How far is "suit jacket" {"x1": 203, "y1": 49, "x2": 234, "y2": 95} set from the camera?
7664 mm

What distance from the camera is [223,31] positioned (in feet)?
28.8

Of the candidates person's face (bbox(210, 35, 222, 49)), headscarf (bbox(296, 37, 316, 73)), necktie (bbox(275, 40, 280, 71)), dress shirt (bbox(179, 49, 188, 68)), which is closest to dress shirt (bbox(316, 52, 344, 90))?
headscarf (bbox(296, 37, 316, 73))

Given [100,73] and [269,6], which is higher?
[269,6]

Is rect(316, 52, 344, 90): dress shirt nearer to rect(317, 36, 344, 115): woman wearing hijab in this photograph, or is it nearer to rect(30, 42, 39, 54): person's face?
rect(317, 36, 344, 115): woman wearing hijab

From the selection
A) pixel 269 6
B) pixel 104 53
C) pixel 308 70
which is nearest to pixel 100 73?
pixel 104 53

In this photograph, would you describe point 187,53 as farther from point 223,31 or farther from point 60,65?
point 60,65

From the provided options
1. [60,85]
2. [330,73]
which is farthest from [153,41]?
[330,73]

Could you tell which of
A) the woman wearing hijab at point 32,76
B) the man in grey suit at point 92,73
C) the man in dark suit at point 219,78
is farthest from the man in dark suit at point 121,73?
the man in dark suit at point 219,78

################

-- Work to complete --
Return the lines from the one containing "Given [100,73] and [269,6], which is higher?" through the end of the records, both included, reproducing each one word for word.

-- Finished exercise --
Given [100,73] and [269,6], which is higher?
[269,6]

Is rect(316, 52, 344, 90): dress shirt nearer to rect(317, 36, 344, 115): woman wearing hijab in this photograph, or is it nearer to rect(30, 42, 39, 54): person's face?
rect(317, 36, 344, 115): woman wearing hijab

From the selection
A) pixel 269 6
B) pixel 104 53
C) pixel 308 70
which is nearest to pixel 100 73?
pixel 104 53

In this photograph, would you describe point 187,53 as farther from point 223,31 or farther from point 60,65?
point 60,65

From the provided options
1. [60,85]
2. [330,73]
which is farthest from [153,41]?
[330,73]

Could you tell which of
A) the woman wearing hijab at point 32,76
B) the man in grey suit at point 92,73
C) the man in dark suit at point 219,78
is farthest from the man in dark suit at point 121,73?
the man in dark suit at point 219,78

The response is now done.